Sanders, who has described himself as a “Democratic socialist” in the past, kicked off his Democratic presidential campaign with a shindig on the shore of Lake Champlain. Ben & Jerry’s founders — who are Sanders supporters — were on hand, as was free ice cream. The event, which also included live music, is Sanders’ way of “trying to demonstrate he can mount a plausible campaign for the presidency without wooing the billionaires,” Russell Berman wrote in the Atlantic.

But I’d argue that the laid-back, grassroots launch was about more than fundraising. It also reflects Sanders’ platform-for-the-people. Like O’Malley, Sanders appeals to Democrats looking for something to the left of Hillary. But Sanders is doing better in the polls than O’Malley and has managed to raise a nothing-to-sneeze-at $15 million for his campaign.

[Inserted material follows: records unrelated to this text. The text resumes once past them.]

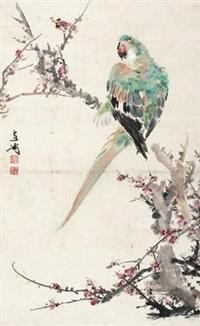 桃花鹦鹉 by wang xuetao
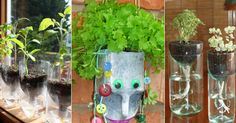 20 Creative Ways to Use an Old Bottle - DontPayFull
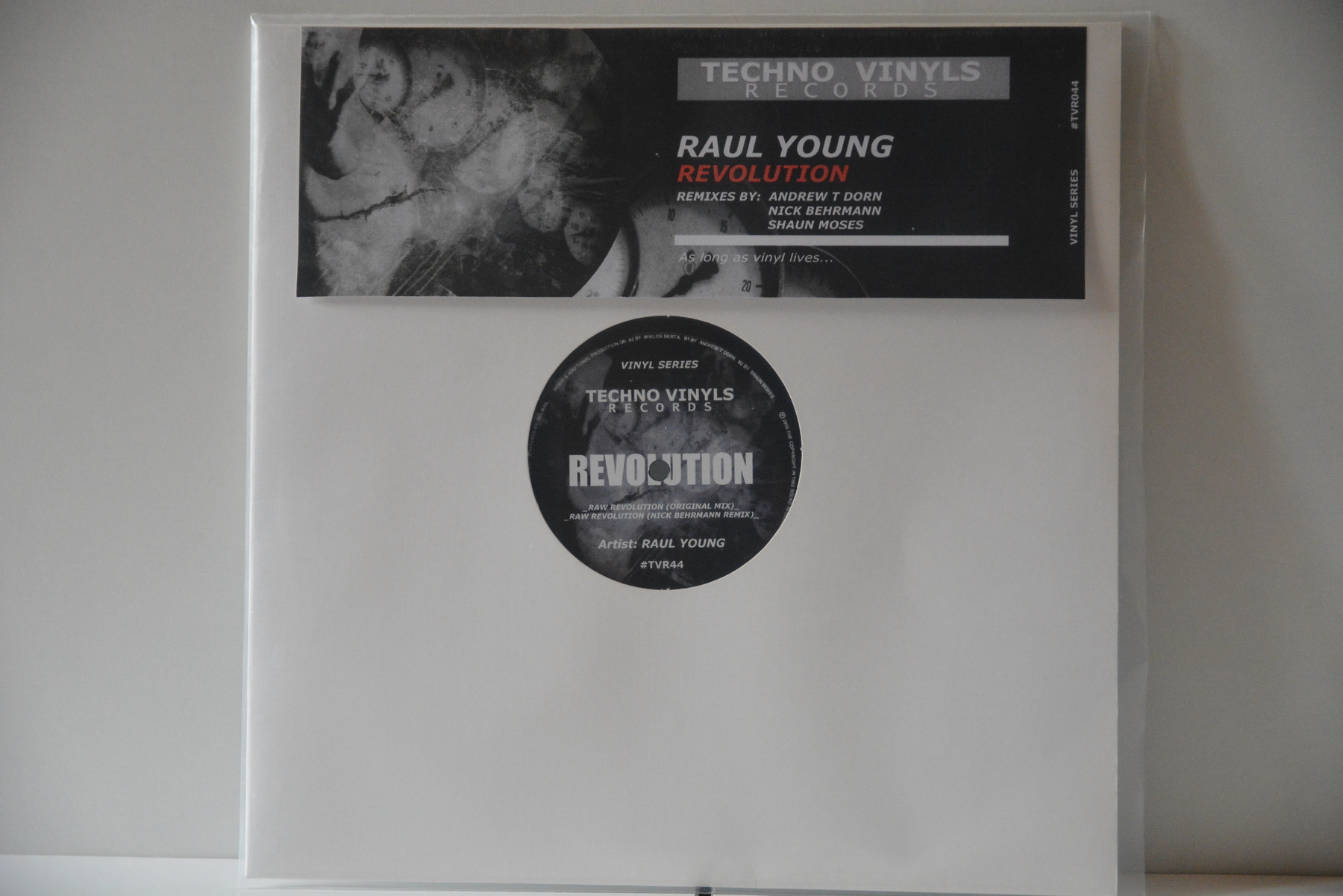 Raul Young – Revolution EP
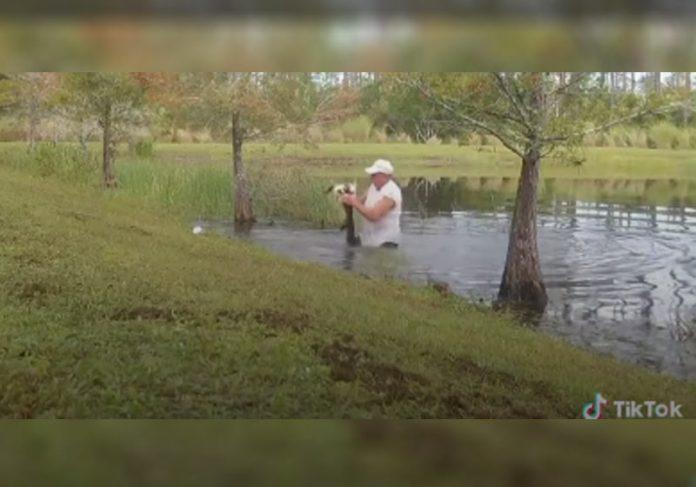 Homem tirando cão da boca de jacaré - Foto: reprodução / TikTok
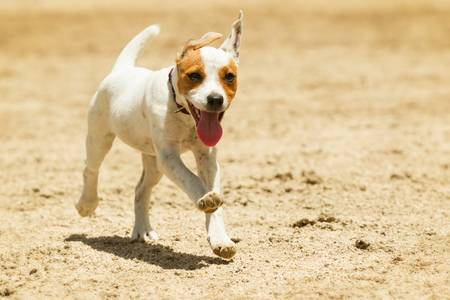 jack russell terrier: some dogs likes to run free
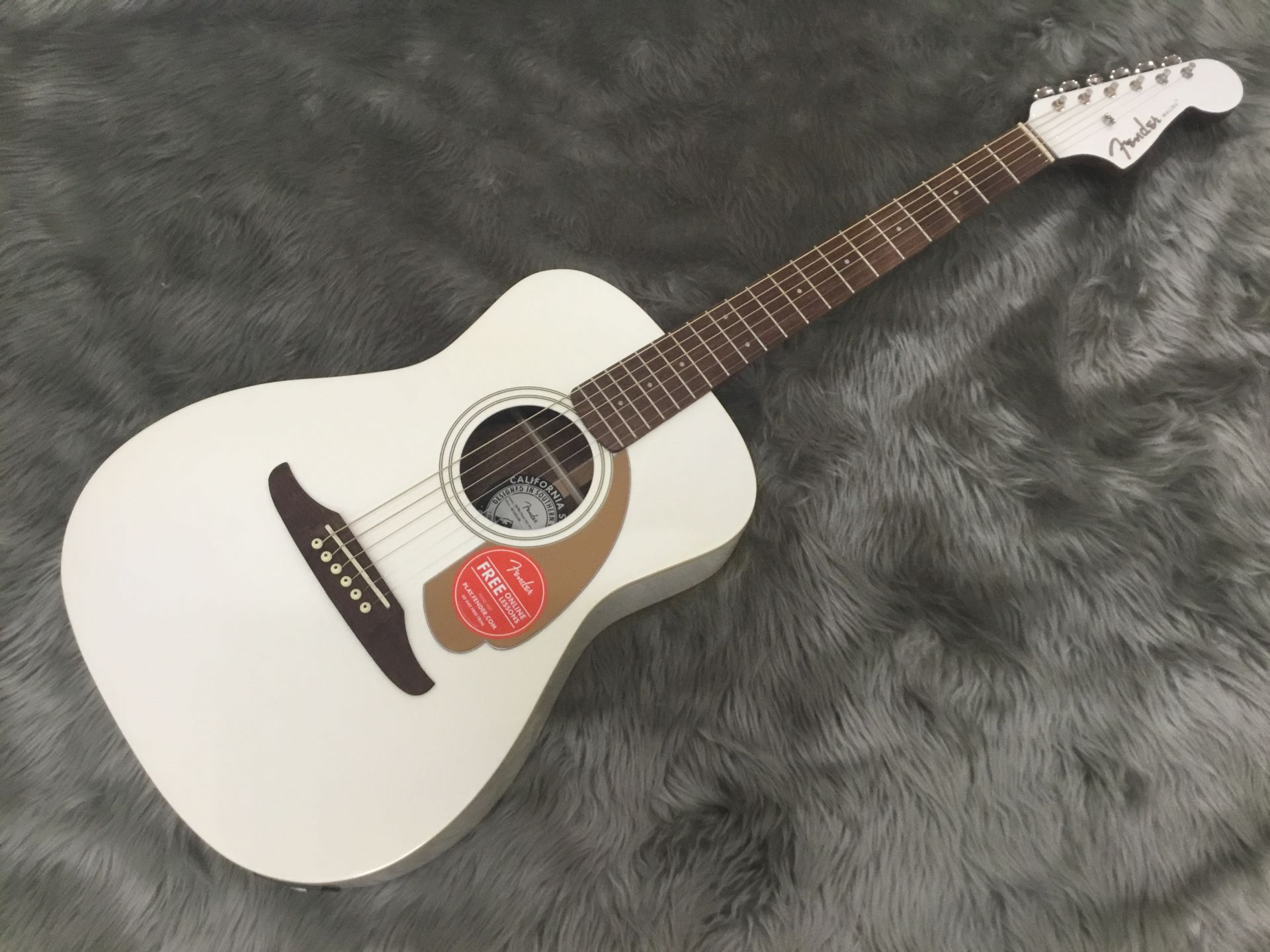 Fender  Malibu Player 写真画像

Here’s where Sanders stands on the issues:
Sanders argues, correctly, that the American people are standing at a crossroads. We must choose between continuing “the 40-year decline of our middle class” and growing inequality versus fighting “for a progressive economic agenda that creates jobs, raises wages, protects the environment, and provides health care for all.” To stop the country’s “slide into economic and political oligarchy,” Sanders has proposed campaign finance reform through, among other things, supporting a constitutional amendment.

Sanders points out that not only is the gap between the rich and the rest of us growing but unemployment is higher than the official numbers. To combat this, he has supported an increase in the minimum wage and “opposed NAFTA… permanent normal trade relations with China… and other free trade agreements” because they take jobs away from Americans. Along with U.S. Congressman John Conyers Jr. (D-Michigan), Sanders sponsored the Employ Young Americans bill, which would see billions of dollars allocated to vocational training and jobs for youth.

Sanders wants to keep combating climate change; he also seeks to continue protecting workers’ rights to paid family leave, paid vacations, and paid sick time.

It’s worth noting that while O’Malley’s platform focuses on what he will do, Sanders’ website is cleverly written in the past tense — emphasizing what he’s already done in D.C. to begin addressing all of these issues.

Major donors: The American people. Ten million dollars of Sanders’ campaign funds have come from small contributions of less than $200.

Ben Carson
As an African-American, some commentators will try to draw parallels between Republican candidate Ben Carson and President Barack Obama. But they’ll be hard-pressed to find many parallels, professionally or politically. While Obama was a senator when he ran for president, this is neurosurgeon and writer Ben Carson’s first step into politics — that is, besides his sharp words at a 2013 National Prayer Breakfast.

Carson’s website trumpets his humble upbringing. A native of Detroit, Michigan, Carson grew up in poverty, raised by a single mother who didn’t finish elementary school. But it’s a pull-yourself-up-by-your-bootstraps tale: Carson worked hard in school, got good grades, and went on to Yale University. Later, he attended the University of Michigan School of Medicine and did his residency at Johns Hopkins. The American dream.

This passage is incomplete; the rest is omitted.